Chi soffre più di nostalgia, lei o suoi genitori? 
"Mia mamma patisce parecchio la mia lontananza. A 14 anni ha iniziato a spingermi ad andarmene e ora mi chiede sempre “quando torni?” Siamo una famiglia unita e intendo con zii e cugini, abitiamo nella stessa via e ogni domenica il pranzo è sempre assieme. Ora col virus non si può". 
 
A 33 anni è donna o ancora bambina? E cosa farà da grande? 
"No, bambina no. Sono una persona concreta e con le spalle larghe. Sono laureata in scienze motorie, insegnare è un obiettivo, oppure potrei lavorare in tv, chi lo sa. Per ora il covid mi ha privato della progettualità, vivo alla giornata". 
 
La disturba sentir dire ancora che il calcio femminile è un altro sport rispetto al maschile? 

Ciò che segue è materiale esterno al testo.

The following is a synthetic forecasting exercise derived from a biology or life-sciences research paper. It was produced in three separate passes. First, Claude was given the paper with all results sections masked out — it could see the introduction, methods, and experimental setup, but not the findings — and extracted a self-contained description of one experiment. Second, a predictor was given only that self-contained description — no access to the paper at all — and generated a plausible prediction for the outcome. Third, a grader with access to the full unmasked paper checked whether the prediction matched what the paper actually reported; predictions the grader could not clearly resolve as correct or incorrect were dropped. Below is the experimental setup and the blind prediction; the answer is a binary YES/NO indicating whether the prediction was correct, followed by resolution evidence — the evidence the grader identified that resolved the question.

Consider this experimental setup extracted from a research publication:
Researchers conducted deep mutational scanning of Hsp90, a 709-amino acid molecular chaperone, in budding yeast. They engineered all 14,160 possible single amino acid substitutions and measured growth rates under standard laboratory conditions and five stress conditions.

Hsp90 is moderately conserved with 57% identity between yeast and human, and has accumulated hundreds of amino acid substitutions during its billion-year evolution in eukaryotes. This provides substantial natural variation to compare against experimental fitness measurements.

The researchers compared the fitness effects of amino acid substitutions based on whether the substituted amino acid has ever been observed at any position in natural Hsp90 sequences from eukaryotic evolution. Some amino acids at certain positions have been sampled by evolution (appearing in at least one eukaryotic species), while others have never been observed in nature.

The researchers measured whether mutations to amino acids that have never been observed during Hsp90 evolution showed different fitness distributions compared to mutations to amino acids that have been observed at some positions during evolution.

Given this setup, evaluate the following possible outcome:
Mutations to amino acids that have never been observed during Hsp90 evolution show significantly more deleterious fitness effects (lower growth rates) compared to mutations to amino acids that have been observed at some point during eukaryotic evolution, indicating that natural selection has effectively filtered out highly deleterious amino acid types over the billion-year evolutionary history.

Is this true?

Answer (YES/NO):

"E’ colpa di una mentalità retrograda. Il gioco è uguale, le caratteristiche sono diverse. Direi basta con i paragoni, non correremo mai come gli uomini, ma neanche gli uomini corrono tutti allo stesso modo. C’è chi ha i piedi di Messi e chi di Gattuso, e vale anche per le donne. L’obiettivo delle donne non è arrivare a giocare come gli uomini, ma giocare bene, fare un bel calcio". 
 
Si sono smorzati i riflettori sul calcio femminle, esploso in Italia con i Mondiali 2019? 
"Ora purtroppo si parla solo di virus. Siamo state tre mesi ad aspettare che qualcuno si occupasse di noi. All’inizio ero tranquilla, mi serviva per staccare, ma poi non sapere cosa avremmo fatto l’indomani è stato pesante. Non credo però che si possa spegnere l’entusiasmo anche se se ne parla poco. Ai miei tempi il calcio femminile non si vedeva, ora ci sono le televisioni e i social, le calciatrici sono famose. La prima volta in Nazionale giocavo in A2 e la A1 non l’avevo mai vista, quindi sono arrivata in ritiro e non conoscevo nessuna. No, non si torna indietro". 
 
Calcio e omosessualità, che ne pensa del coming out della Morace?  
"Tardivo, no? Sono contenta per lei, brava. Ma i coming out confermano che il nostro Paese è indietro anni luce, se c’è ancora bisogno di doversi dichiarare o di doverci fare una storia, rendendo una cosa normale come eccezionale. Ho un’altra idea di normalità e non è quella di annunciare se sono omo o etero. Però Morace è un personaggio, potrebbe essere d’aiuto per i giovani a trovare il coraggio di non nascondersi. Chissà". 
 
E' normale chiederle se è fidanzata e basta.
"Sono fidanzata da due anni, e spero che mi raggiunga presto in Spagna che l'amore a distanza è complicato".

Alia, nobile calciatrice dal sangue viola, cosa c’è nel suo futuro? 
"La Fiorentina, con cui spero sia solo un arrivederci. Questo ci siamo detti. Io voglio tornarci, in qualsiasi veste, il mio futuro lo vedo qui".